L'attente de la venue du Seigneur, de la part des chrétiens, devient l'invocation du salut universel, l'expression d'une foi cosmique

Au cœur de la célébration eucharistique, ces paroles rappellent au chrétien un élément essentiel de son identité de foi: l'attente de la venue du Seigneur. «Le chrétien», écrivait le cardinal Newman, «est celui qui attend le Christ.» Certes, à l'époque du «tout, tout de suite», de l'efficacité et de la productivité, où les chrétiens même apparaissent souvent marqués par l'activisme, à parler d'«attente», on risque l'impopularité et l'incompréhension totale: pour beaucoup, en effet, «attente» est synonyme de passivité et d'inertie, d'évasion et de dé-responsabilisation. Pourtant, le chrétien, qui ne se définit pas simplement par ce qu'il fait mais par sa relation au Christ, sait que le Christ qu'il aime et en qui il met sa confiance est le Christ qui est venu, qui vient dans l'aujourd'hui et qui viendra dans la gloire. Devant soi, le chrétien n'a donc pas le néant ou le vide, mais une espérance certaine, un futur orienté par la promesse du Seigneur: «Oui, je viens bientôt» (Apocalypse 22,20). Et «attendre», à partir de l'étymologie latine (ad-tendere), indique une «tension vers», une «attention tournée vers», un mouvement centrifuge de l'esprit en direction d'un autre, d'un futur. On pourrait donc dire que l'attente est une action; une action, toutefois, non limitée à l'aujourd'hui, mais qui opère dans le futur. La seconde lettre de Pierre exprime cette dimension lorsque elle affirme que les chrétiens hâtent, par leur attente, l'avènement du jour du Seigneur (2 Pierre 3,12).
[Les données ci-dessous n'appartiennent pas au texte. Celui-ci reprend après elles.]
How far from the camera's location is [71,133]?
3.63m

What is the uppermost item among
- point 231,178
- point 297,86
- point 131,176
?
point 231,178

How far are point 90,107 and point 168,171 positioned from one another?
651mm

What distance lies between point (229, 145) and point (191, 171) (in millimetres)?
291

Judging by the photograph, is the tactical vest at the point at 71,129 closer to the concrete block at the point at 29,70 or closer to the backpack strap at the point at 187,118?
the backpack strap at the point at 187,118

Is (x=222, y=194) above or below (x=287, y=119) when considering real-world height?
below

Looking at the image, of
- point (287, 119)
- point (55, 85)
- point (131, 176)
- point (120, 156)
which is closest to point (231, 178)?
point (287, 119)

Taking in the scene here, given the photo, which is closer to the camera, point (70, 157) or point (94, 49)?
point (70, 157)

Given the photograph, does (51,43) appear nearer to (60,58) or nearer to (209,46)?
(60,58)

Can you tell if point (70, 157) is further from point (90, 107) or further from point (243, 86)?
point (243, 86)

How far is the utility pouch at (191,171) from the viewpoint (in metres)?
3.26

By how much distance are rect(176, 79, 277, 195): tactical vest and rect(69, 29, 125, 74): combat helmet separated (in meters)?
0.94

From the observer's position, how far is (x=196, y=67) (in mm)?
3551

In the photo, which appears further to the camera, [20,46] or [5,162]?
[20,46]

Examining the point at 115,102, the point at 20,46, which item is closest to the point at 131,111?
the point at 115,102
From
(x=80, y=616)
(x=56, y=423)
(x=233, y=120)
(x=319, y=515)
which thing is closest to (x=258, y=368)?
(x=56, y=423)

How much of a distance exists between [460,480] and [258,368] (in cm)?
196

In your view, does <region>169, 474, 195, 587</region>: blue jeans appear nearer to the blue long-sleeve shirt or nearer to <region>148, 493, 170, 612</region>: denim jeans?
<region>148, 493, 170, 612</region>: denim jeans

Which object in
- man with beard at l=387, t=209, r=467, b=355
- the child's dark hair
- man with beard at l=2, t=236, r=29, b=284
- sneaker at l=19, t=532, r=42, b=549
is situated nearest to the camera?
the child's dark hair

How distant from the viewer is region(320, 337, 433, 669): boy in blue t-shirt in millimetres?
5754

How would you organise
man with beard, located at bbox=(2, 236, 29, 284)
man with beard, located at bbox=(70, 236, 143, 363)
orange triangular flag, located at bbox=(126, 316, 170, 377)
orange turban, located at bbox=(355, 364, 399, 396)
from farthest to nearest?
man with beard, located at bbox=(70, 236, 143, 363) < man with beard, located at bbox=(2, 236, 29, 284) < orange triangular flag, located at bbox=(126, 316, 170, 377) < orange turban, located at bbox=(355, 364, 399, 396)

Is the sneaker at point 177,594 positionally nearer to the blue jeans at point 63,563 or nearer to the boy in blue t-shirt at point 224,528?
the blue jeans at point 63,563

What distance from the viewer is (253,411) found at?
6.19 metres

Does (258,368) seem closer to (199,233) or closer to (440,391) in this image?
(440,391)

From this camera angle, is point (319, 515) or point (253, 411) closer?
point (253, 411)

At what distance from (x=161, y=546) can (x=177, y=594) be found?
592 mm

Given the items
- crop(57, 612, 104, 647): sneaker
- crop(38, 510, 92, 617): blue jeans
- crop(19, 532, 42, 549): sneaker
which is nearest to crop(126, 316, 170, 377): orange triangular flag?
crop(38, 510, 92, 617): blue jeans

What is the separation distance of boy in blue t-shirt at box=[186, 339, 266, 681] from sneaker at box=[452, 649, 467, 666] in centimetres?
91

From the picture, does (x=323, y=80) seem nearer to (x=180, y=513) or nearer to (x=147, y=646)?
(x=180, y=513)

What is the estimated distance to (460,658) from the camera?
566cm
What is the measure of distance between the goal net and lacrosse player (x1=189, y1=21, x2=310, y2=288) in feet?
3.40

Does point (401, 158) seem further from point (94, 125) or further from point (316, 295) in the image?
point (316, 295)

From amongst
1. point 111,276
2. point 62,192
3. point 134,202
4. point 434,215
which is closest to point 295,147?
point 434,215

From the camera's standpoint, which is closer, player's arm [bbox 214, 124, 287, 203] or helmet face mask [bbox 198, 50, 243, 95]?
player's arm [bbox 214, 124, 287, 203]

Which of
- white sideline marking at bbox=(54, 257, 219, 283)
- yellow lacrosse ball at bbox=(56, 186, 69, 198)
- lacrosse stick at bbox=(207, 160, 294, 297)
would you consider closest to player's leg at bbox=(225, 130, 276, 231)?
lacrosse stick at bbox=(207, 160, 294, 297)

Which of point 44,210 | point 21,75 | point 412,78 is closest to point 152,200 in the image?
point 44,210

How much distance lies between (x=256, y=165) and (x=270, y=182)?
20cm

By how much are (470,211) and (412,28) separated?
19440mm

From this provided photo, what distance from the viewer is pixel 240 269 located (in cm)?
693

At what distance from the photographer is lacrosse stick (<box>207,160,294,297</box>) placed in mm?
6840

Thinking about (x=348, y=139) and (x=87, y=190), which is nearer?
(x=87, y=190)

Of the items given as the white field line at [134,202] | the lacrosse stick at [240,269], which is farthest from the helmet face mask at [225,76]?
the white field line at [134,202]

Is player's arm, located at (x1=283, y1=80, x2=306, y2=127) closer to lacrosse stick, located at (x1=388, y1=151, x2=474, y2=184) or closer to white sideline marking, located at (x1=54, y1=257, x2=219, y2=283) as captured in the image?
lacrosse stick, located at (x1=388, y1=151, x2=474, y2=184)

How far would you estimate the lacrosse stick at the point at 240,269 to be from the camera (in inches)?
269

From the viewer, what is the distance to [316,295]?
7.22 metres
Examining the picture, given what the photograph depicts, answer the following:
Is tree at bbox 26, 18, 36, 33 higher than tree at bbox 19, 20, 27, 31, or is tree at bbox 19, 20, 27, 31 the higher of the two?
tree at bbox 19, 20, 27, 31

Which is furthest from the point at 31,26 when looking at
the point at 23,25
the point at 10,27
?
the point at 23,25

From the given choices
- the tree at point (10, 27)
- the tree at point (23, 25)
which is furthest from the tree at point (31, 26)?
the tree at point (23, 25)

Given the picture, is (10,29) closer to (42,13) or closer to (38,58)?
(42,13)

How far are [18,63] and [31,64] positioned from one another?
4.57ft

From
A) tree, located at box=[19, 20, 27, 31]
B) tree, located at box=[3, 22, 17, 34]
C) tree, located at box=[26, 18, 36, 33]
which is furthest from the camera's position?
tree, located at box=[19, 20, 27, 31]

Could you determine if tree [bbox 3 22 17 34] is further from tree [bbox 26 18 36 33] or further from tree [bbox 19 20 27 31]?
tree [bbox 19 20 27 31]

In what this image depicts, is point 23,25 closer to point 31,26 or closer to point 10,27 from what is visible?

La particularité chrétienne de la vision du temps, qui fait du croyant un «homme qui a une espérance» (cf. 1 Thessaloniciens 4,13), «qui attend le Christ» (Philippiens 3,20; Hébreux 9,28), qui est défini non seulement par son passé mais aussi par le futur et par ce que le Christ réalisera dans ce futur, devrait devenir un témoignage précieux (ou peut-être un contre-témoignage) pour le monde actuel, dominé par la conception d'un temps vide, qui évolue de façon uniforme, excluant toute attente essentielle et générant le fatalisme et l'incapacité d'attendre typiques de l'homme moderne. Manquer à cette dimension c'est donc non seulement réduire la portée tout entière de la foi, mais aussi priver le monde d'un témoignage d'espérance qu'il est en droit de recevoir des chrétiens (cf. 1 Pierre 3,15). Car l'homme est aussi attente: si l'on méconnaît cette dimension anthropologique essentielle, selon laquelle l'homme est aussi incomplétude, le danger de l'idolâtrie est à la porte; parce que l'idolâtrie est toujours auto-suffisance du présent. La venue du Seigneur en revanche impose au chrétien l'attente de ce qui doit venir et la patience à l'égard de ce dont il ignore quand cela adviendra. Et la patience, c'est l'art de vivre l'inachevé, de vivre sans désespérer la fragmentation du présent et le caractère partiel de ce dernier. La patience est la capacité non pas seulement de supporter le temps, de demeurer dans le temps, de persévérer, mais aussi de soutenir les autres, de les «sup-porter», c'est-à-dire de les assumer avec leurs limites et de les porter. Mais c'est l'attente du Seigneur, l'ardent désir de sa venue, qui peut modeler des hommes et des femmes capables de patience à l'égard du temps et des autres.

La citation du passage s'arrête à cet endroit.